Erinnern Sie sich an Saratoga, Stratus und Sebring? Mit diesen Modellen wollte Chrysler hierzulande die Mittelklasse aufmischen, wirklich geklappt hat es nie. Der Sebring ist in Deutschland nur noch als Cabrio zu haben. Jetzt starten die Amerikaner einen neuen Anlauf.

Nummern statt Namen
Um nach den vielen Namenswechseln der Vergangenheit Ordnung zu schaffen, heißt die neue Limousine schlicht 200. Damit wird zugleich deutlich gemacht, dass der Wagen unterhalb des großen 300C angesiedelt ist. In Sachen Design diente die im Jahr 2009 gezeigte Elektro-Studie 200C EV als Vorbild. In den USA soll der neue 200 in der hart umkämpften Klasse der ,mid-size sedans" antreten, also mittelgroße Limousinen, in der bislang die Japaner die Nase vorne haben. Auch VW will ab 2011 ein entsprechendes Modell oberhalb des Jetta in den USA bauen. Optisch setzt der Chrysler 200 auf bekannte Elemente, so erinnert die Heckpartie mit LED-Rückleuchten an den Suzuki Kizashi.
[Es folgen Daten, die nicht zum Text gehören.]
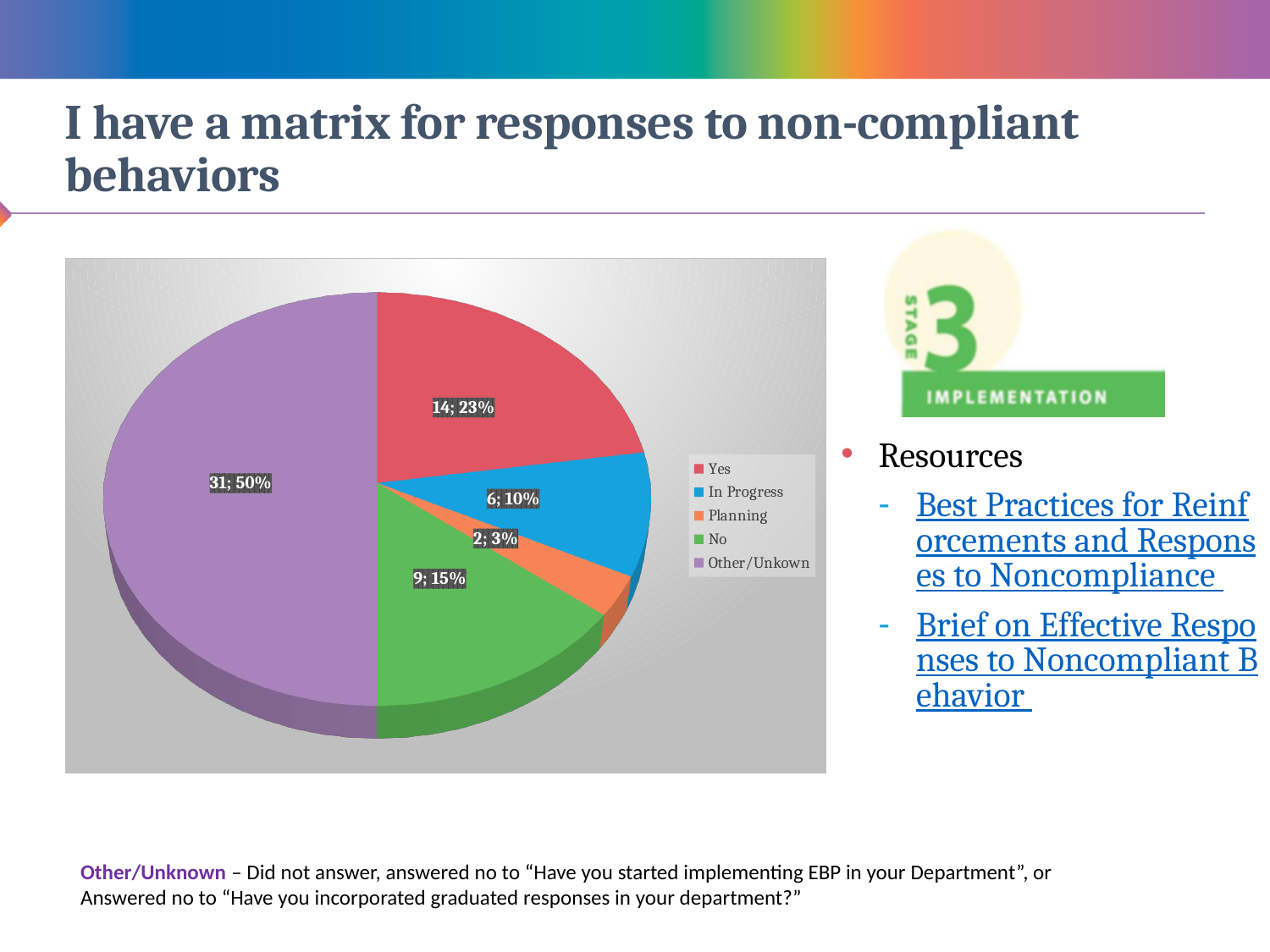
What is the count shown for the Other/Unkown slice? 31 What colour is the Other/Unkown slice in the pie chart? purple What is the count shown for the Yes slice? 14 Which category has the largest slice of the pie? Other/Unkown What percentage of the pie is the No slice? 15% What percentage of the pie is the In Progress slice? 10% What kind of chart is shown on the slide? pie chart How many slices does the pie chart have? 5 What is the difference between the counts for Yes and No? 5 What is the count shown for the Planning slice? 2 Which is larger, the In Progress slice or the No slice? No Which category has the smallest slice of the pie? Planning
An der Front dominiert das geflügelte Markenlogo am großen Chromgrill.

Mehr Qualität
Zu den Abmessungen hält sich Chrysler noch bedeckt, stattdessen wird betont, dass man ein neues Niveau in Sachen ,Verarbeitung, Eleganz und Wertigkeit" erreichen will. Spezielles Dämmglas soll den Geräuschpegel innen reduzieren. Vom Innenraum existiert noch kein Bild, der US-Konzern verspricht aber ein neues Cockpit mit ,Soft-Touch"-Oberflächen. Motorenseitig stehen zwei Benziner zur Wahl: ein 2,4-Liter-Vierzylinder und ein Sechszylinder mit 3,6 Liter Hubraum. Beide Aggregate werden mit einer Vier- oder Sechsstufen-Automatik kombiniert. In den Vereinigten Staaten rollt der 200 noch im Jahr 2010 zu den Händlern. In Europa könnte die Chrysler-Mutter Fiat den 200 unter dem Lancia-Label verkaufen, inklusive eigener Dieselmotoren. Seit der Einstellung des Lybra im Jahr 2005 ist die italienische Marke nicht mehr in der Mittelklasse vertreten, der aktuelle Lancia Delta tritt gegen VW Golf und Co. an.